Securitisation transactions doubled to Rs 31,500 crore on-year in the first quarter (Q1FY19) as deals backed by loan receivables that do not qualify for priority sector (non-PSL) rocketed (see Chart 1 in annexure) following clarity on the applicability of Goods and Services Tax (GST).
Says Krishnan Sitaraman, Senior Director, CRISIL Ratings, “Till now, PSL receivables had ruled the securitisation market roost. But due to a rise in transactions involving non-PSL receivables, and increase in demand for priority sector lending certificates (PSLCs), non-PSL share increased to 64% on-year in first quarter of fiscal 2019 from 40%.”
Mortgages continued to be the driver of non-PSL securitisation. The GST Council’s clarification that securitised assets are not liable to pay tax spurred some large mortgage players to tap the securitisation market once again (see Chart 2 in annexure for asset class-wise securitisation).
Newer non-PSL asset classes – such as personal and consumer durables loan receivables, lease rentals and gold loan receivables– saw a significant increase in momentum in the first quarter and transactions surged to Rs 2,800 crore.
Demand for non-PSL asset-backed securitisation was driven by private banks, mutual funds, non-bank treasuries and insurers, which took advantage of attractive yields of 8.5% to 11.5% for instruments rated in A (SO) category or higher.
While non-PSL securitisation had a good outing, PSL securitisation continued to be impacted by rising popularity of PSLCs.

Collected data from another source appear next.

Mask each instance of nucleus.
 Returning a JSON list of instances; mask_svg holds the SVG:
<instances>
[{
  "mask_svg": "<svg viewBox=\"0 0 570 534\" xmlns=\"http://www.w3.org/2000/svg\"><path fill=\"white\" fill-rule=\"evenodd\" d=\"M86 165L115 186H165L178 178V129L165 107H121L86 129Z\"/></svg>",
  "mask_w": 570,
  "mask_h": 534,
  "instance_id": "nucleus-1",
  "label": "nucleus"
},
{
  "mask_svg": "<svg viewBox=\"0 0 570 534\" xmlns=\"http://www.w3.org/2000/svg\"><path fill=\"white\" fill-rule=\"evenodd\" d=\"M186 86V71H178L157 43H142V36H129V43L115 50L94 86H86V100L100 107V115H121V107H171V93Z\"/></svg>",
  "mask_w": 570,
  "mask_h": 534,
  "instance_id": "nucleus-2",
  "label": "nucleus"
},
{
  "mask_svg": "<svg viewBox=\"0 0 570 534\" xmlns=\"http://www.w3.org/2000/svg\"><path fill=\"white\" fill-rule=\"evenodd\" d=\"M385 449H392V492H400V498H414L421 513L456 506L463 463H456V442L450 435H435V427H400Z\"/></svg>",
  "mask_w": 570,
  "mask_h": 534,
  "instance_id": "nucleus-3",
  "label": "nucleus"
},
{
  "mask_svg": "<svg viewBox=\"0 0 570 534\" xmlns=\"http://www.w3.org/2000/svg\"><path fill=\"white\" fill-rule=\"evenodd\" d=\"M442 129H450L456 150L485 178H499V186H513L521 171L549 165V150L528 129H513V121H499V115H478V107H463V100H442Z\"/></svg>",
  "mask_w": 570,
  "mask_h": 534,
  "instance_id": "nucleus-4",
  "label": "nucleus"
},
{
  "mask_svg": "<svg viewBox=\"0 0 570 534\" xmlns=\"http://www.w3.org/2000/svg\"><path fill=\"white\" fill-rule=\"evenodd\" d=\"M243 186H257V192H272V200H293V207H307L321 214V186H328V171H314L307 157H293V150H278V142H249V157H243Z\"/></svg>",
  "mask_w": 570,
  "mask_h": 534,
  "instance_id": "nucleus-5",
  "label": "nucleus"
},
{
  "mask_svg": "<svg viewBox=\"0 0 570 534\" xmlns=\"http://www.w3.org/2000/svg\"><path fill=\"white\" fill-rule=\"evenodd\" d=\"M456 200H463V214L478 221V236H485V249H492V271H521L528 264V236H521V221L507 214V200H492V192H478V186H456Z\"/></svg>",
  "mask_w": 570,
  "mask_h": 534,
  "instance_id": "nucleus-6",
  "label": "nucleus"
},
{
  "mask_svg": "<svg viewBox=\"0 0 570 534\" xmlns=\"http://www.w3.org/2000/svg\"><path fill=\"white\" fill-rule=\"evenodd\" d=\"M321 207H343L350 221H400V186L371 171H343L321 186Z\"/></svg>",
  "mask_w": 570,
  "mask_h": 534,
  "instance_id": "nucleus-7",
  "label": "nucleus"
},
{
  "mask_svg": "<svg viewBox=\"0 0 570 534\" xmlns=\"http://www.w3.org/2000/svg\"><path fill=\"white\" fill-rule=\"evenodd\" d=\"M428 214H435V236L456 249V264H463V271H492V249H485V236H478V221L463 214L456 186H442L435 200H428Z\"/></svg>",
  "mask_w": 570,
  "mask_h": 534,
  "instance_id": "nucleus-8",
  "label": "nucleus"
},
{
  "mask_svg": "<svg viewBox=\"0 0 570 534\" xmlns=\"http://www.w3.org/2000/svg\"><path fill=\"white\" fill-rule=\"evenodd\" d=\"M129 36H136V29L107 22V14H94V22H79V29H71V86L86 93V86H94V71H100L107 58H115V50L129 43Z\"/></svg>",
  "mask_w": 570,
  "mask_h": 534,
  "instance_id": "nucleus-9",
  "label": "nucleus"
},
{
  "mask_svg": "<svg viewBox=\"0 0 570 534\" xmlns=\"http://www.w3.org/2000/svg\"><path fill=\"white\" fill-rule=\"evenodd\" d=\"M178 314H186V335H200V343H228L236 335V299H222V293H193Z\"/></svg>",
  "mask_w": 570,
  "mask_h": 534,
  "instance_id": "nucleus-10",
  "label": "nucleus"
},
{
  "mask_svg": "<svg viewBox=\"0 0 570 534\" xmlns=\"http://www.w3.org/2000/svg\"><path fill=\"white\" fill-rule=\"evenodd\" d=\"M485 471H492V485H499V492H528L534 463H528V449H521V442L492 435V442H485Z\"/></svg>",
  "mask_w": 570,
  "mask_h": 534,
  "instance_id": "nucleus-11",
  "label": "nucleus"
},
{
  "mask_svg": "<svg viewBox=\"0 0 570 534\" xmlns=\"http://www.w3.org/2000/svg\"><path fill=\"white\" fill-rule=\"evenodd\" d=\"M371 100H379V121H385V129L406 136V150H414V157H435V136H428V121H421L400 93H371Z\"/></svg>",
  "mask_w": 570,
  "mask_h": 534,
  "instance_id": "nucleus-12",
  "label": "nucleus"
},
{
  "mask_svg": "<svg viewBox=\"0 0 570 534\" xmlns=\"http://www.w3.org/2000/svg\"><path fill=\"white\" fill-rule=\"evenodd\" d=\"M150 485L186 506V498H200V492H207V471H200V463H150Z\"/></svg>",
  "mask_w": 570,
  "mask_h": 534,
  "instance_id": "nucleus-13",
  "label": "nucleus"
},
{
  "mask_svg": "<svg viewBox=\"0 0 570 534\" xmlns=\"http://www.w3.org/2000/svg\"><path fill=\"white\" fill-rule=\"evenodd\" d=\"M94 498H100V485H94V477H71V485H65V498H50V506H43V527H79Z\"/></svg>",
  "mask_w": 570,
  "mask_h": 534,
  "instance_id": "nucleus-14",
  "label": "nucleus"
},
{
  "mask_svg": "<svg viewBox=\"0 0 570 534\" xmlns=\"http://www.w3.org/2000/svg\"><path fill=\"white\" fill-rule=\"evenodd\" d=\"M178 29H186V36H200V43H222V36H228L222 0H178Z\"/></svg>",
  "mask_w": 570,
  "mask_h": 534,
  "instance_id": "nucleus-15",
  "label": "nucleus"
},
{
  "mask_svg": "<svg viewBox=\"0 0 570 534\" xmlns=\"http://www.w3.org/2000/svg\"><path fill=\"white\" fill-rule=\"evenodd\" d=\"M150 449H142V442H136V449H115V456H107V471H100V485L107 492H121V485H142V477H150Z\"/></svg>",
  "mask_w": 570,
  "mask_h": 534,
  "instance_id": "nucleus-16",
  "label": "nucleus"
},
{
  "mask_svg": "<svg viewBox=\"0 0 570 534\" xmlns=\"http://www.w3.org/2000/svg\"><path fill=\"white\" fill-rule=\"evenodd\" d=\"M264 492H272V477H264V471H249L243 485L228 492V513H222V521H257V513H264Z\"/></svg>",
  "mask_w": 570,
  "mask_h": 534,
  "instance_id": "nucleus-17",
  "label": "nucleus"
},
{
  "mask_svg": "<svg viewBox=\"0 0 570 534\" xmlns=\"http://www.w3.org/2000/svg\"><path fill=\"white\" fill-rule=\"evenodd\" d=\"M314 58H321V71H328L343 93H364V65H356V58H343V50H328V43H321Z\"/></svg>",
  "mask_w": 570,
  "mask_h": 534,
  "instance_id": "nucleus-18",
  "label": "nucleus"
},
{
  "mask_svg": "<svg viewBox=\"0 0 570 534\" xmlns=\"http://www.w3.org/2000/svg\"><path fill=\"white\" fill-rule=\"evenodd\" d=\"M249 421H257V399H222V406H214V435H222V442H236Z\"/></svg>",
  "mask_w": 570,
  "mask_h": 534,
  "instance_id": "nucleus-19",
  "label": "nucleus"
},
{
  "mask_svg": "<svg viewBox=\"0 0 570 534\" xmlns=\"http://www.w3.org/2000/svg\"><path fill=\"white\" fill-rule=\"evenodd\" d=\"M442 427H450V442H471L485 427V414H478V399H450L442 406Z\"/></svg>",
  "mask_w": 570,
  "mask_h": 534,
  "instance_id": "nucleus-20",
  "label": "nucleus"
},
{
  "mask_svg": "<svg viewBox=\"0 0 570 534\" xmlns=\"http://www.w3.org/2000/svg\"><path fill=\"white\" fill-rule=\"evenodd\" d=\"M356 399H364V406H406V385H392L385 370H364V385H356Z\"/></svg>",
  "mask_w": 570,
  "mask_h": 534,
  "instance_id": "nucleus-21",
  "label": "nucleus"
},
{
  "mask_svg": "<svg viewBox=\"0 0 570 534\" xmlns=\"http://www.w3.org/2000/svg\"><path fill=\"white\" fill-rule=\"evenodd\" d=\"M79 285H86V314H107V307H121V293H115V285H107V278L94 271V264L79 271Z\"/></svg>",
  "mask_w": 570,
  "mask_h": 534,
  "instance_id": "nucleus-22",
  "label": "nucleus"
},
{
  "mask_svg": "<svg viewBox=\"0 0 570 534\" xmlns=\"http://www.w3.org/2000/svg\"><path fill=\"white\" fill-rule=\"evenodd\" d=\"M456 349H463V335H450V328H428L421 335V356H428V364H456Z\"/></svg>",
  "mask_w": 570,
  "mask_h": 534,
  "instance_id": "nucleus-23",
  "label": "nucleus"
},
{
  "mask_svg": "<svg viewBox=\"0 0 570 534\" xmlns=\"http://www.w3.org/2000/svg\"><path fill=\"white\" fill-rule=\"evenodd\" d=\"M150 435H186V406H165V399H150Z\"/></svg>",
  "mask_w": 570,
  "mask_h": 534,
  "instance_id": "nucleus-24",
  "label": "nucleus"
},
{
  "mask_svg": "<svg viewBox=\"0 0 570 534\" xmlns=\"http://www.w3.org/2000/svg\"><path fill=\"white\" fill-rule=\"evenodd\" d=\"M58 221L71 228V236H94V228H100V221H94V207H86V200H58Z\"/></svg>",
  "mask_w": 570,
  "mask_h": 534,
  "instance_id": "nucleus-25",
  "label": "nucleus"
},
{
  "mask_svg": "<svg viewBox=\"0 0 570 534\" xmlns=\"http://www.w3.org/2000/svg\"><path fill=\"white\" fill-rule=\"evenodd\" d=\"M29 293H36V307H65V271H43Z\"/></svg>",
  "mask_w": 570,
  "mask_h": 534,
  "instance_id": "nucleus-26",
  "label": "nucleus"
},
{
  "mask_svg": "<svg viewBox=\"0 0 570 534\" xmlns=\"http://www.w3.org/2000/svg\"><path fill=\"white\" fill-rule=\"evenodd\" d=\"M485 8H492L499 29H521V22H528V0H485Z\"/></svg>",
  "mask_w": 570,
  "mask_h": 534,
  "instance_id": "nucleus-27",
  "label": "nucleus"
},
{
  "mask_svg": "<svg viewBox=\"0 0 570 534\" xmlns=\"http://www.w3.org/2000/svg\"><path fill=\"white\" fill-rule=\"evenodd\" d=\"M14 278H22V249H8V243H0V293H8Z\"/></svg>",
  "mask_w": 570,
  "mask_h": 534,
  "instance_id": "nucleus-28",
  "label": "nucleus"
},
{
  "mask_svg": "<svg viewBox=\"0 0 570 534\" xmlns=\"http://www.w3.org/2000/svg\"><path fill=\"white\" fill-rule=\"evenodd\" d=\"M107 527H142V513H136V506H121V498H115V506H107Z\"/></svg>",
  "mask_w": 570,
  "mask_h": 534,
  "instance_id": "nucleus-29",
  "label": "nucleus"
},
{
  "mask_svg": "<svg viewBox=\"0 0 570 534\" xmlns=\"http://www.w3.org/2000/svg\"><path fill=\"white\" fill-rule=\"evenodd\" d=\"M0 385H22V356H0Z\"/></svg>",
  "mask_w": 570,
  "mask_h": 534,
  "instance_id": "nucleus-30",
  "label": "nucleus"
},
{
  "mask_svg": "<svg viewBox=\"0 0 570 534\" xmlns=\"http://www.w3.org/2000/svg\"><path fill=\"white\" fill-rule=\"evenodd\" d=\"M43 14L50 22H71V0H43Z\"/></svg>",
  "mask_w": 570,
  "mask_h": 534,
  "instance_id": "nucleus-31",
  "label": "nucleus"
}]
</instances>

Overall, PSLC volume touched Rs 86,000 crore in the quarter, or 46% of the number for the whole of last fiscal (see Chart 3 in annexure). Average PSLC pricing across segments dropped by 49% on-year. The sharp rise in volume and the drop in PSLC pricing meant banks were less interested in taking the PSL securitisation route to meet their PSL mandate.
Consequently, in an environment of rising interest rates, the ask in terms of yield on PSL securitisation rose. The yield on PSL-backed pass-through certificates (PTCs) during the quarter was in the range of 7.25% to 7.9%, compared with 5.9% to 7.2% seen in fiscal 2018.
As the spread between PSL-backed PTCs and other vanilla instruments narrowed, major PSL-supplying non-banking financial companies (NBFCs) also trimmed their securitisation ambitions.
Said Rohit Inamdar, Senior Director, CRISIL Ratings, “Given that NBFCs are staring at a yield compression of 50-75 basis points1, even at higher yields, securitisation will remain attractive to NBFCs as PSL securitisation would still be 100 to 150 basis points cheaper than comparable vanilla issuances. Hence they are unlikely to stay away from the securitisation market indefinitely. On the demand side, the ease and convenience of PSLCs notwithstanding, due to the interest earning nature of securitised assets, at the right yield, banks should emerge as buyers.”